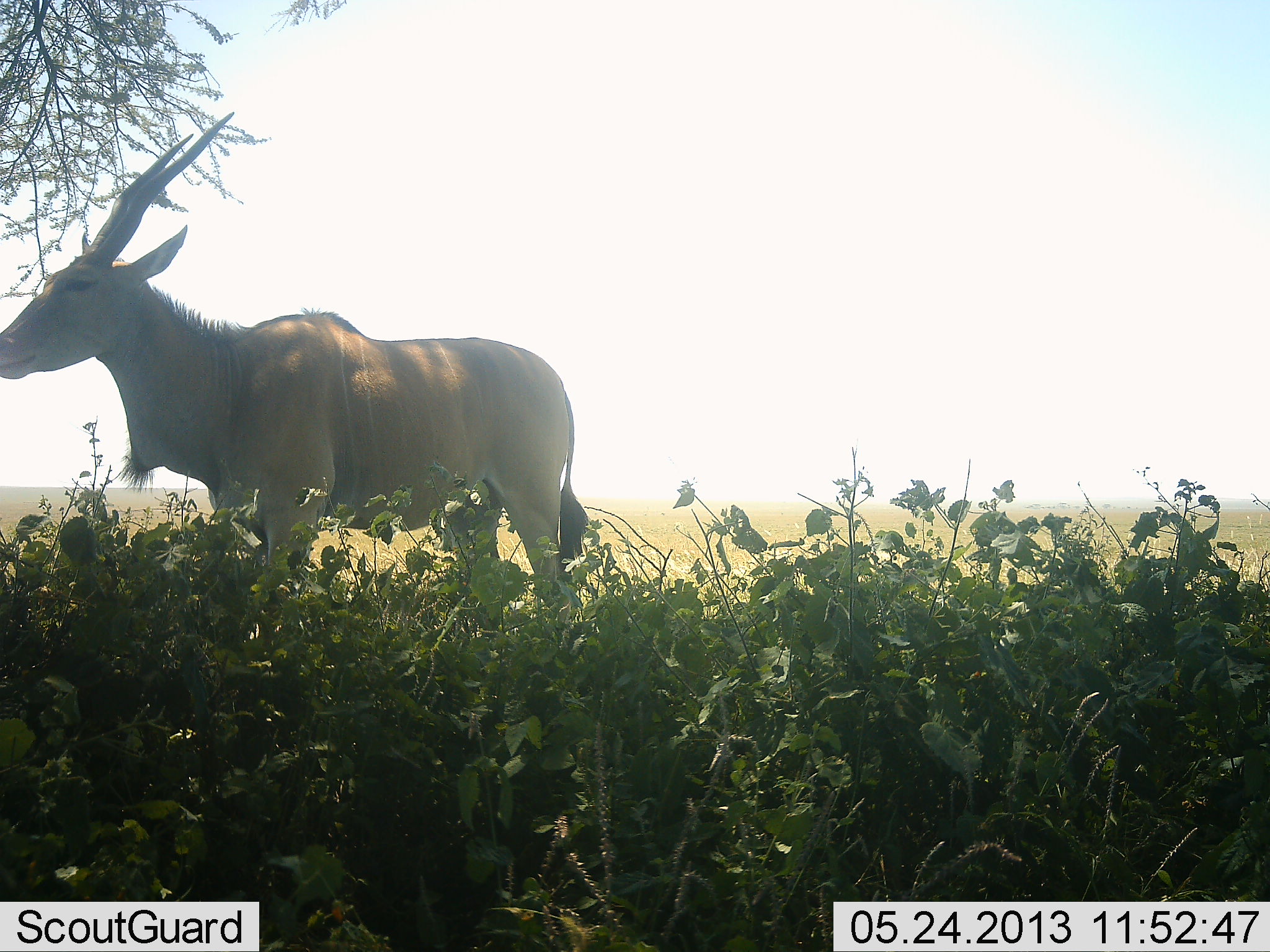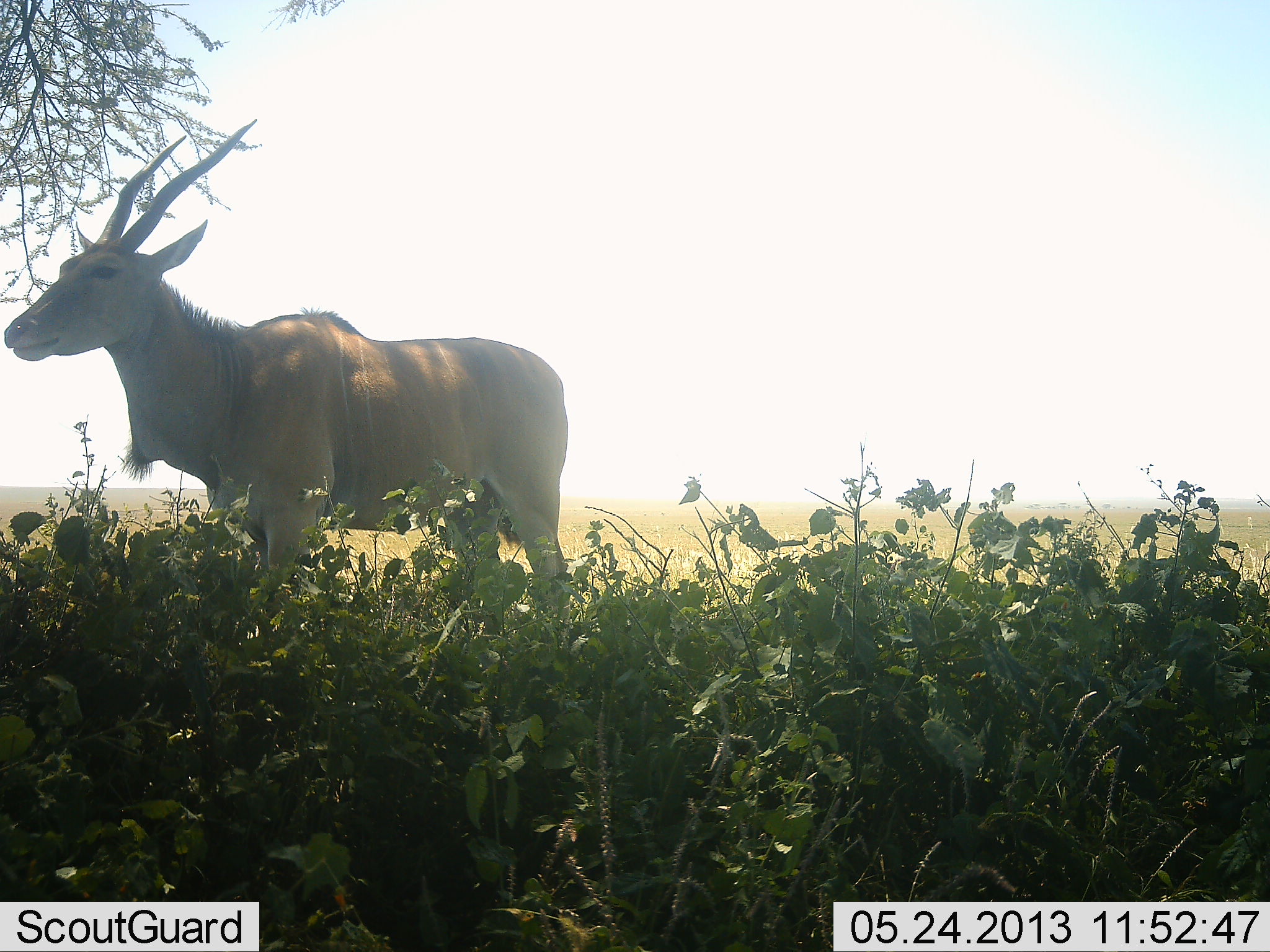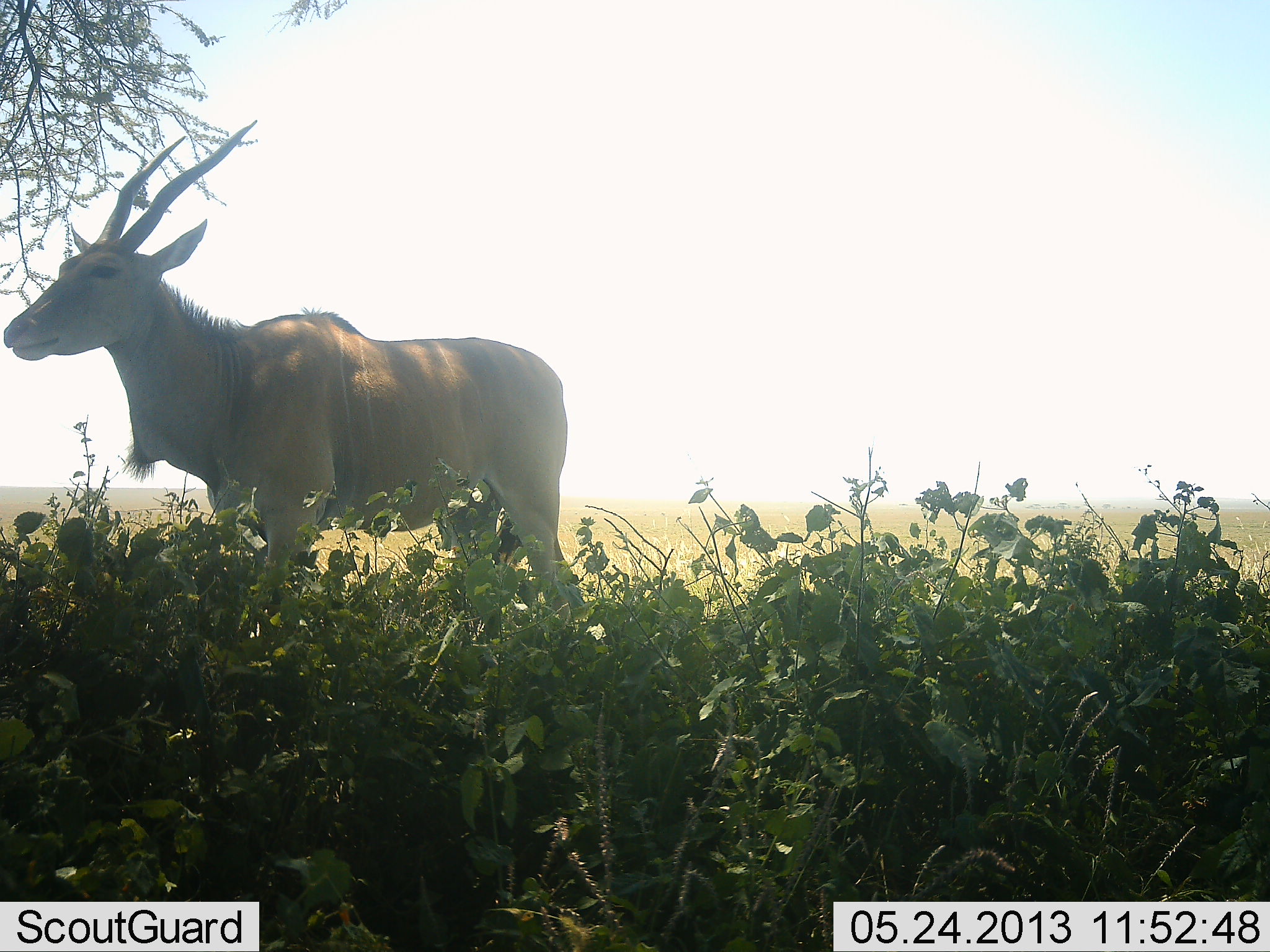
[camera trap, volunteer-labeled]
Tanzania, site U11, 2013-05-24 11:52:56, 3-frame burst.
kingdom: Animalia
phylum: Chordata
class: Mammalia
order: Artiodactyla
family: Bovidae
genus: Tragelaphus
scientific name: Tragelaphus oryx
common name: eland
Eland (Tragelaphus oryx), count 1. Behavior (volunteer vote fractions): standing 100%, resting 4%, moving 0%, interacting 0%. Young present (vote fraction): 0%. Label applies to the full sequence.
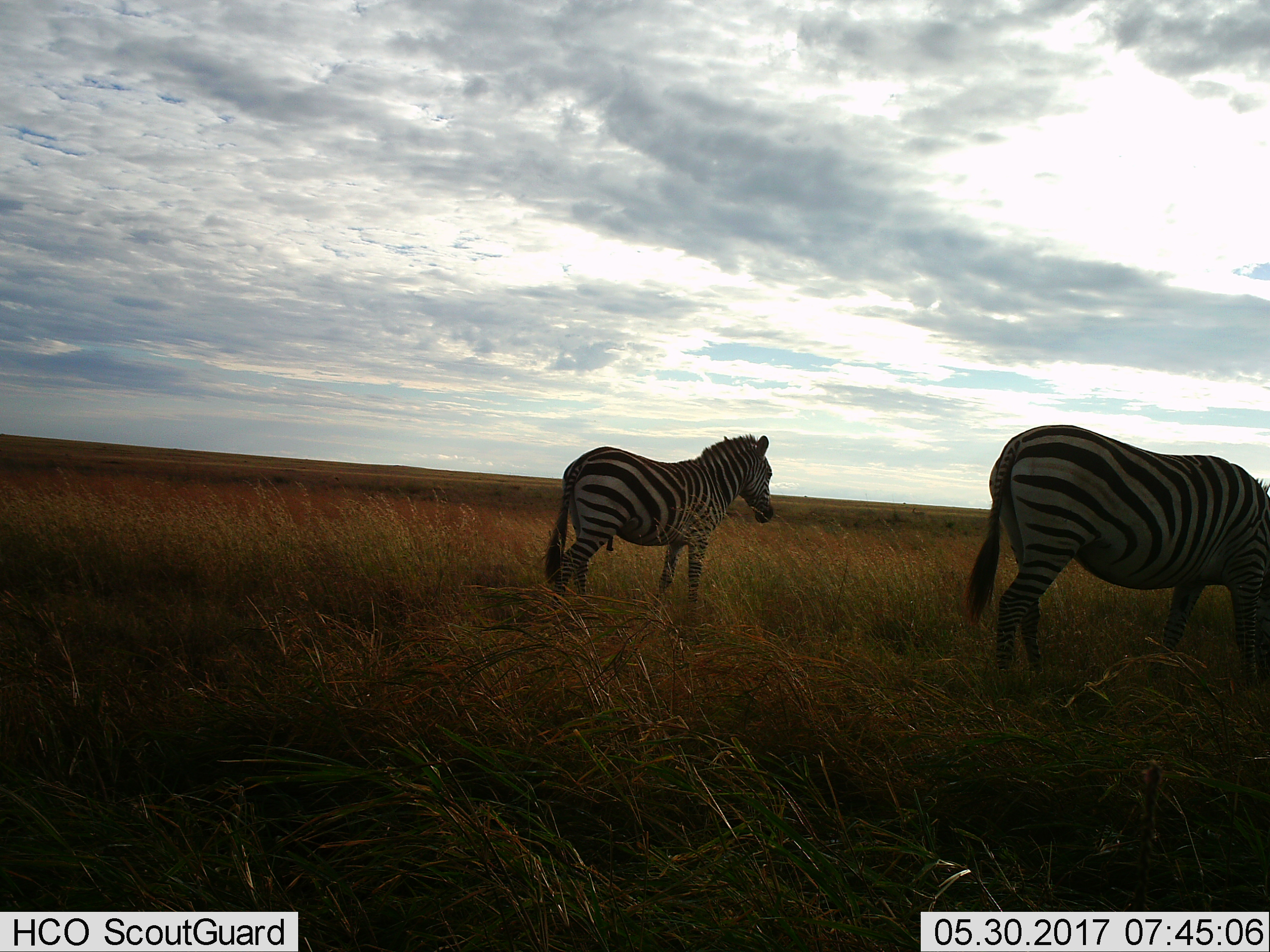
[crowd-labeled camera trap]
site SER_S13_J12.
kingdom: Animalia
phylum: Chordata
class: Mammalia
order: Perissodactyla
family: Equidae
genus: Equus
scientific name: Equus quagga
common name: plains zebra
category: zebraplains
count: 2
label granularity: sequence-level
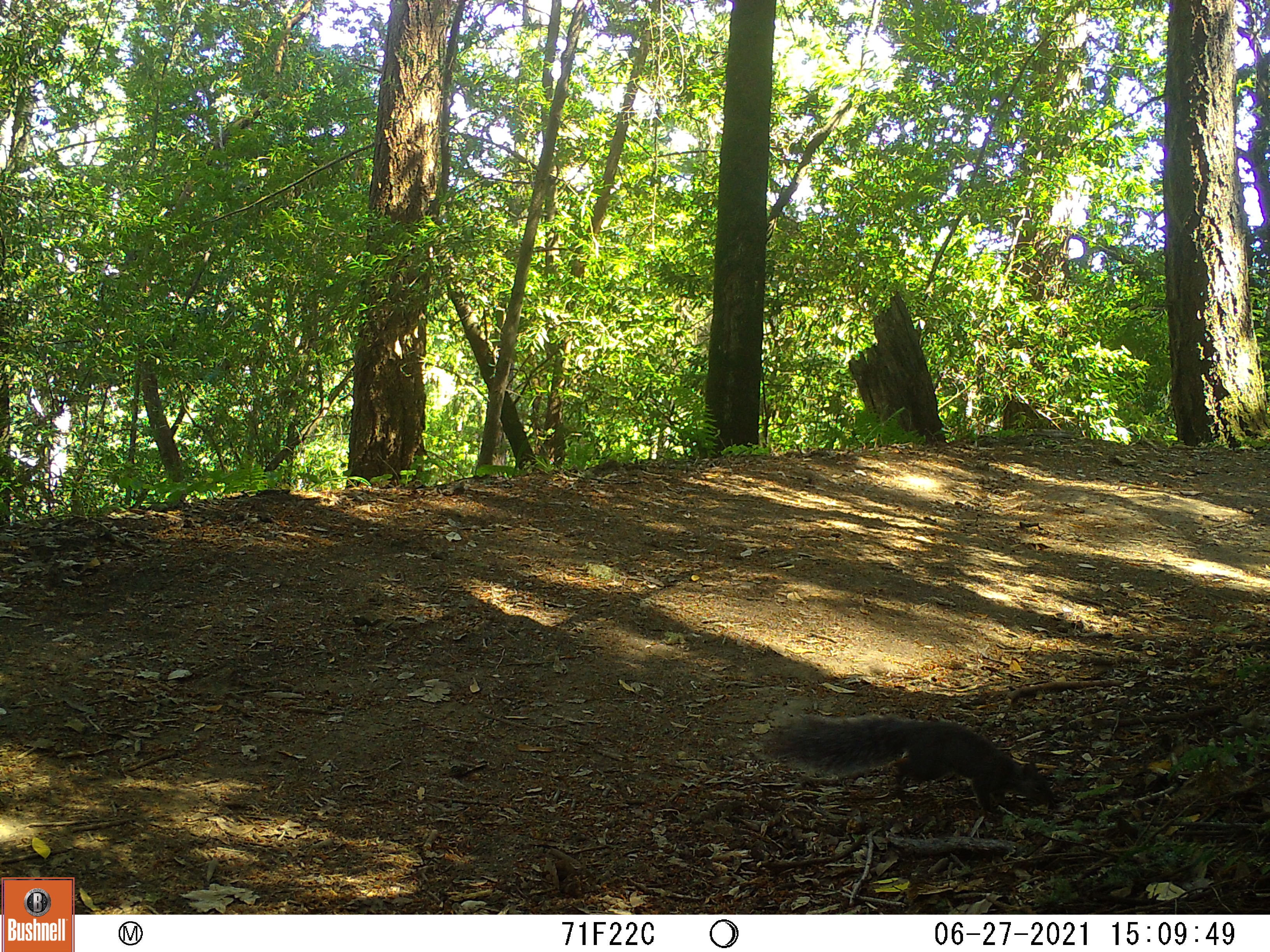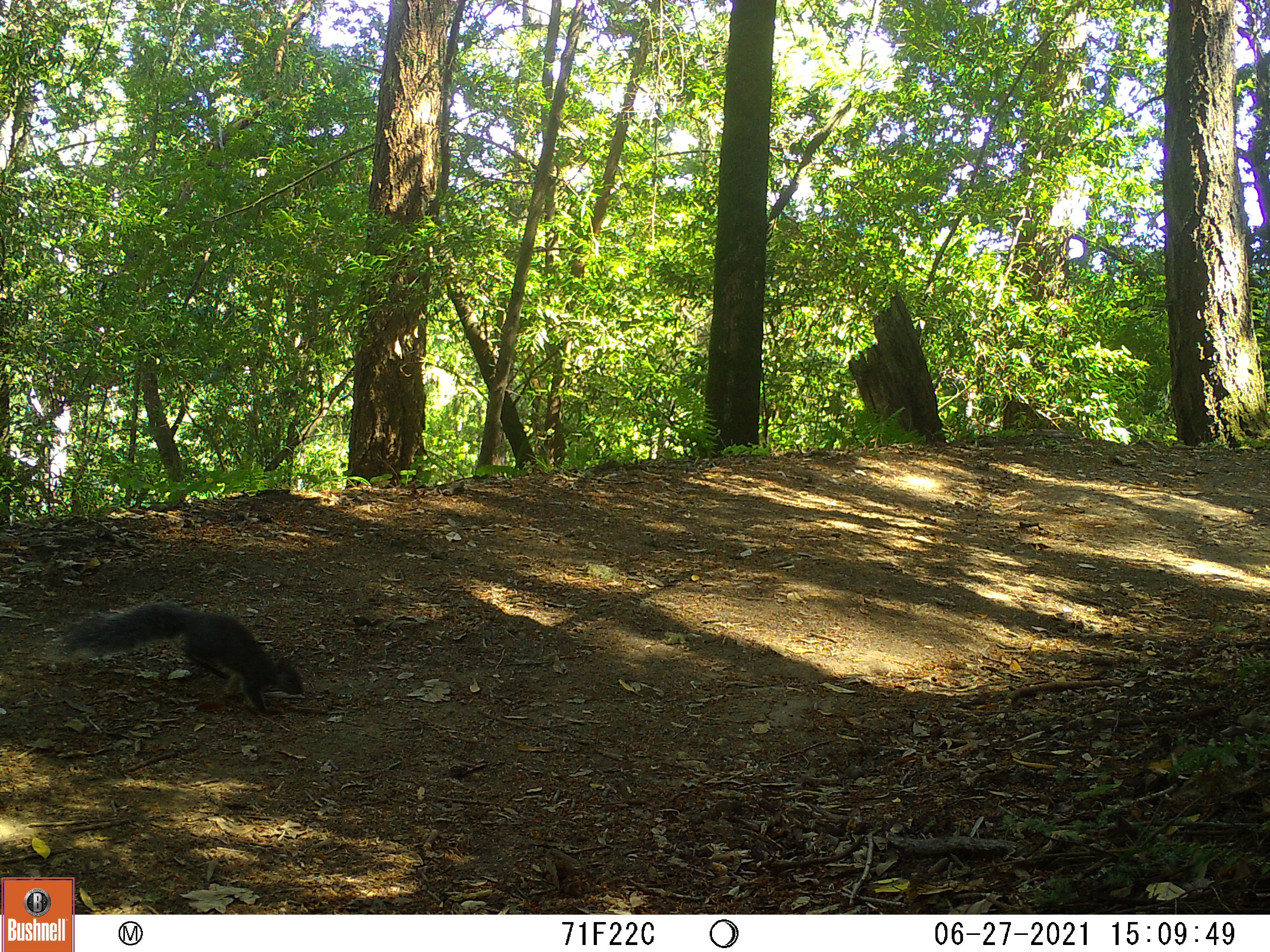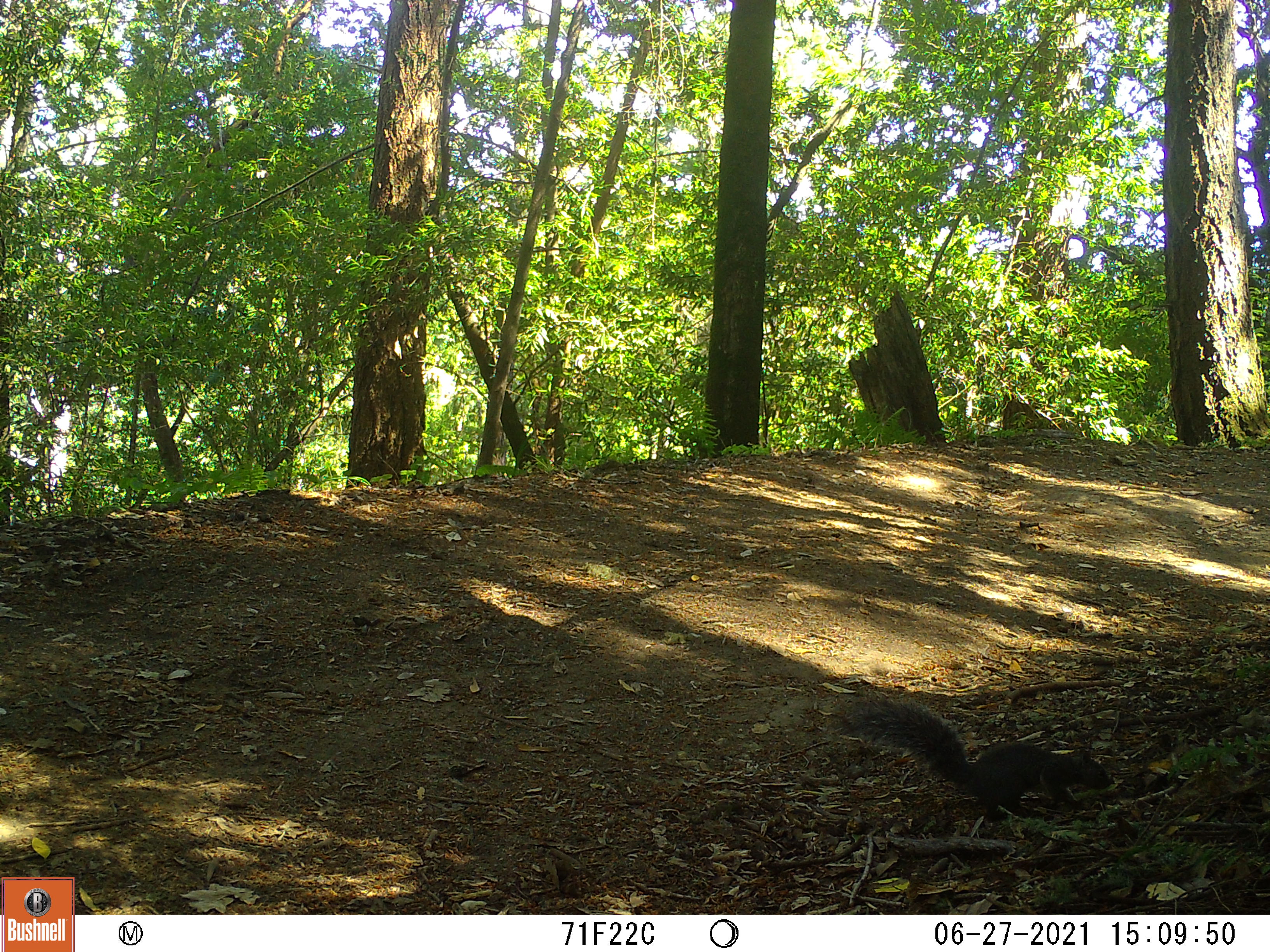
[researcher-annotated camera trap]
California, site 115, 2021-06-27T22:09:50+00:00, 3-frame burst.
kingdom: Animalia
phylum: Chordata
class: Mammalia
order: Rodentia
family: Sciuridae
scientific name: Sciuridae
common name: squirrel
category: unknown squirrel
Unknown squirrel (squirrel) (Sciuridae).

- _ASSIGNMENT_
If a line above holds the string "trap", copy it out.

- _RESPONSE BELOW_
[camera trap, volunteer-labeled]
[crowd-labeled camera trap]
[researcher-annotated camera trap]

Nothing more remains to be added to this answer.